Guide - How to avoid C/C++ runtime on Windows

I'm not sure if this is useful to anyone, but I hacked together the equivalent code for Linux (might also work on macOS, haven't tested yet).

!!UPDATE! THERE'S A REASON NOT TO USE INT $0x80 ON x64!
main.c:
 1
 2
 3
 4
 5
 6
 7
 8
 9
10
11
12
13
14
15
16
17
18
19
20
21
22
23
24
25
26
27
28
29
30
31
//this is a wrapper around the Linux exit syscall.
//!! If you want to save an instruction, make status a long,
//    replace the middle two lines of the asm block with
//    "movq %0, %%rdi\n\t", and use the compiler option "-fno-builtin"
__attribute__((noreturn)) void exit(int status)
{
    //exit() is normally implemented in glibc,
    //  but since we're not using that, we have to
    //  do the syscall manually.
    asm("movq $60, %%rax\n\t"
      "xorq %%rdi, %%rdi\n\t"
      "movl %0, %%edi\n\t"
      "syscall" :: "r" (status) : "rax", "rdi");
    //Using int $0x80 here causes Linux to use the older x86 syscall table
    //  which, notably, has exit at eax==1, and passes the first param in ebx.
    //syscall will use the newer x64 table and API.

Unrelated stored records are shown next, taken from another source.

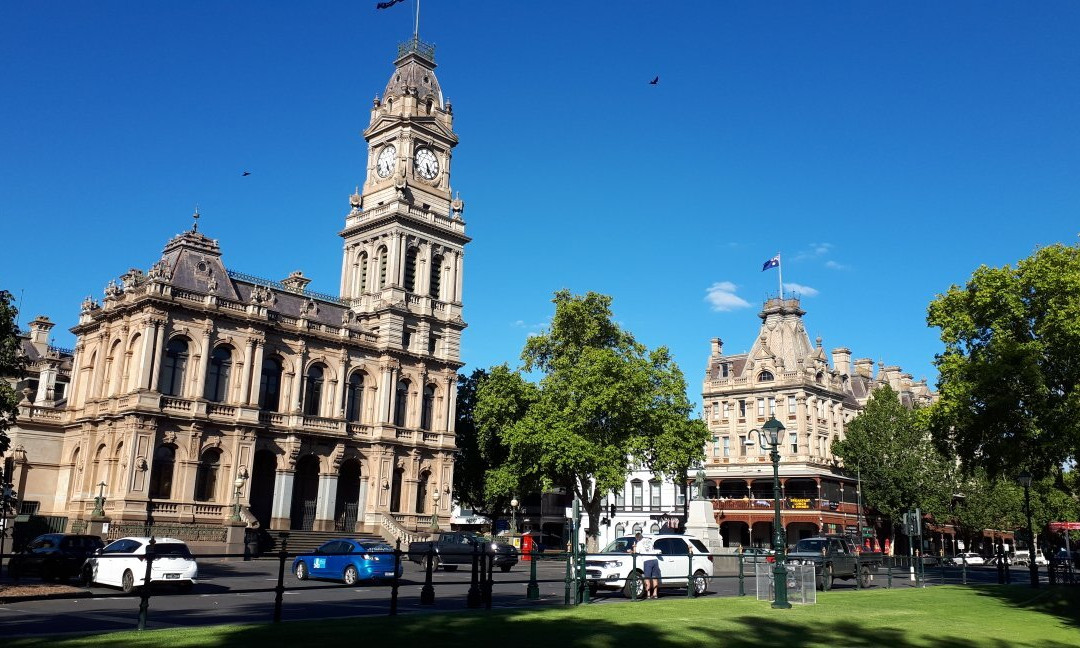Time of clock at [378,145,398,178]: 5:26
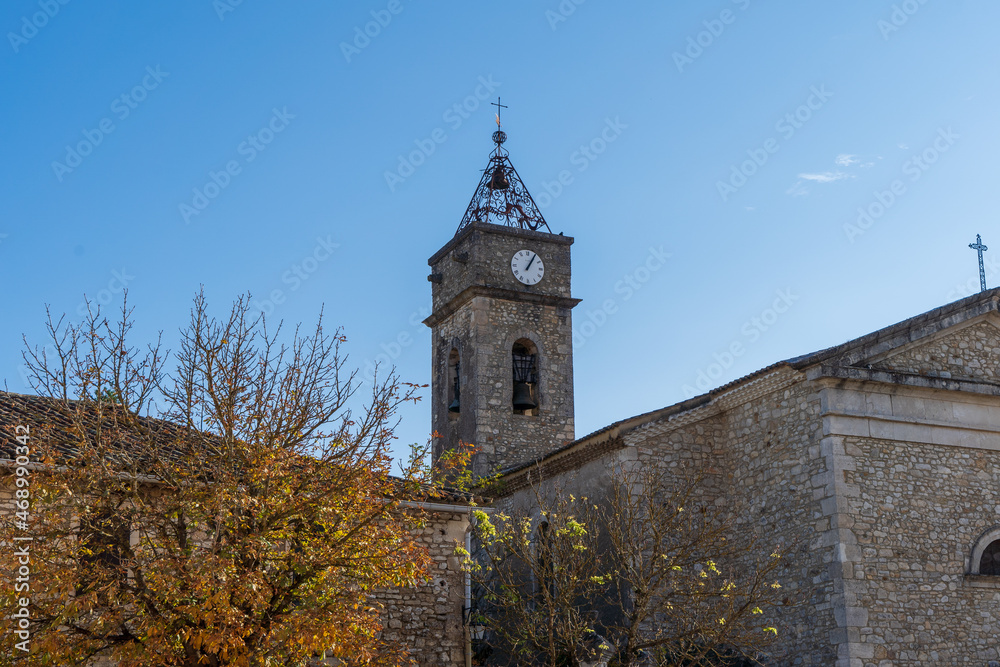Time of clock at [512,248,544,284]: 1:05
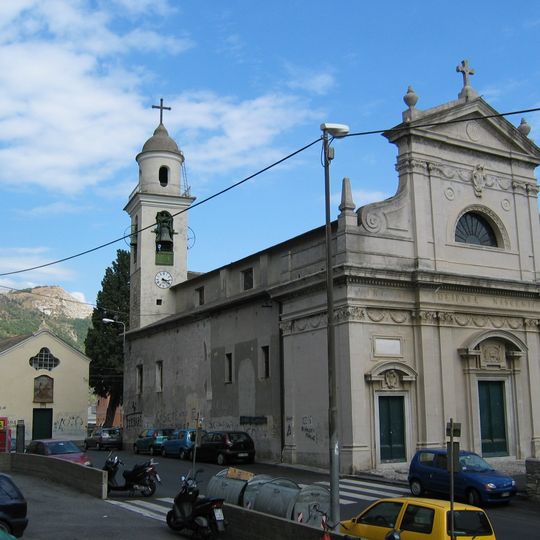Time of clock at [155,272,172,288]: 3:21
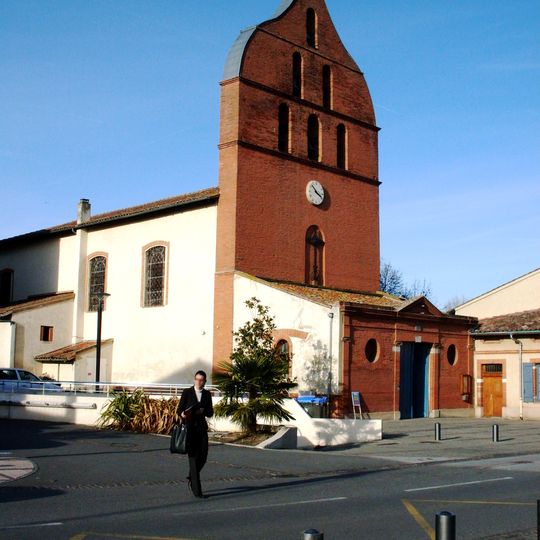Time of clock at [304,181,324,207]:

    //This is a compiler intrinsic that does nothing but
    //  indicate that execution will never reach a certain area.
    //  Mostly required to avoid warnings about a noreturn function returning.
    __builtin_unreachable();
}

//This is where we will tell the linker to start executing our code.
__attribute__((noreturn)) void start(void)
{
    //... Our code goes here.

    //All done, call our exit syscall wrapper.
    exit(0);
}


Compile this using:
1
gcc -o nortlinux -nostdlib -Wl,-estart main.c


The resulting executable, when run, will do nothing and immediately exit.

What are the implications of building Linux applications without glibc?

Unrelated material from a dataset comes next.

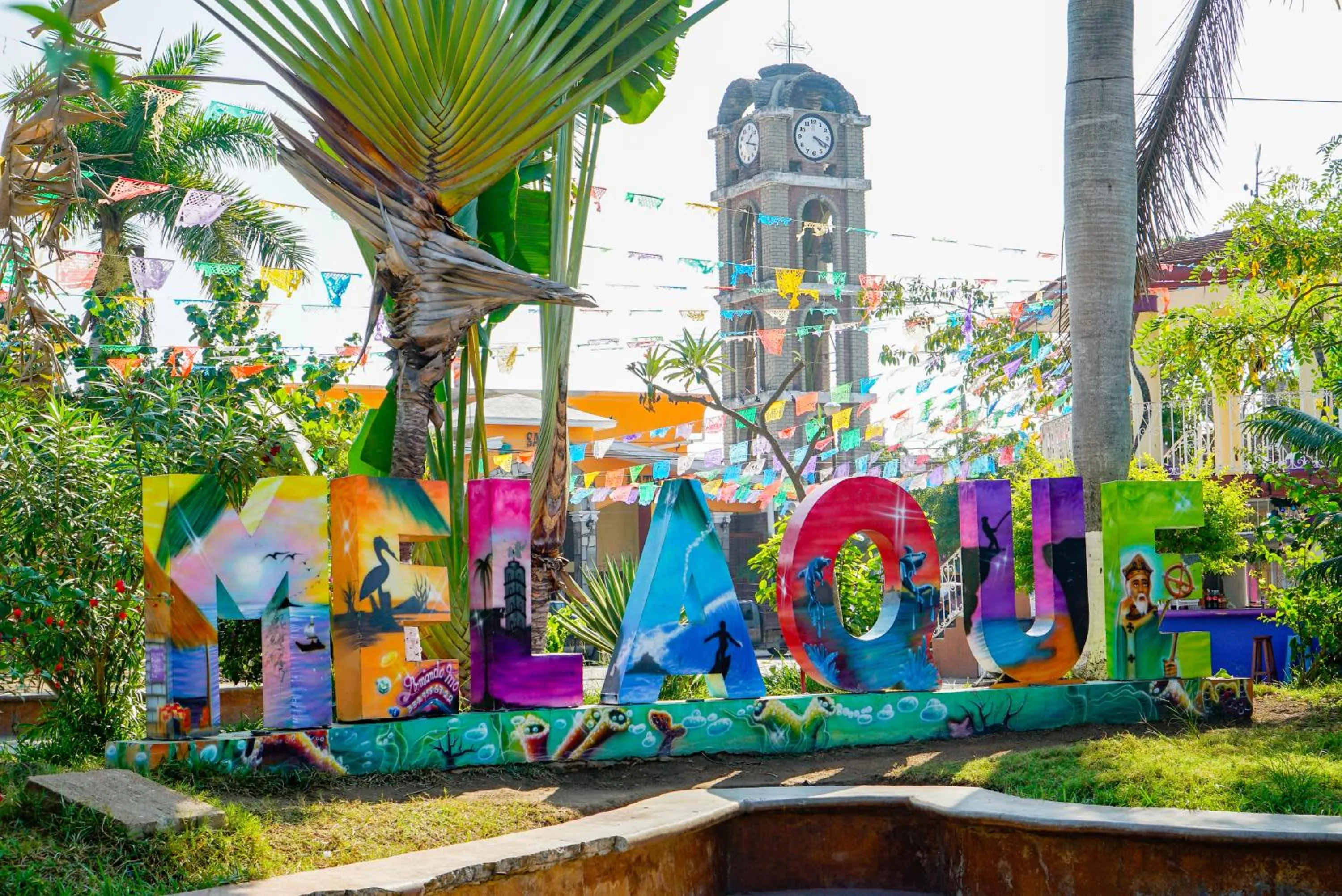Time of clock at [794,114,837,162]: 4:19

Well, the big one is that no syscall wrappers are provided.
See, unlike Windows, Linux doesn't have a kernel library separate from its standard C library. glibc implements both Linux's syscall interface as well as the C stdlib. Avoiding glibc means rolling your own syscall wrappers. Fortunately, unlike Windows, Linux's syscalls are all very well documented.

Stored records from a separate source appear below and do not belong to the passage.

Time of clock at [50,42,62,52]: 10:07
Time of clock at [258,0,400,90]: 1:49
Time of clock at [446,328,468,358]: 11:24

Allocating large arrays seems to be no problem, floating-point seems to work without extra code, but zero-initializing large arrays does create an "undefined reference to 'memset'" linker error. Using the memset implementation from the original post mostly solves the problem, though (at least in pure C mode), size_t is not defined by default -- use unsigned long or typedef it.

I would think it's safe to assume that if you use this method with C++, all the 'features' it provides that are backed by the runtime -- exceptions, new/delete, RTTI, global object ctors/dtors, pure virtuals -- would not be available.

UPDATE: macOS has so far stymied my efforts to dodge the startup code.
For Linux, it seems that there are two other compiler options you can use: "-nodefaultlibs" and "-nostartfiles", but documentation on GCC seems to suggest "-nostdlib" implies both. Docs also suggest that linking with libgcc.a may be required if it starts complaining about routines GCC includes.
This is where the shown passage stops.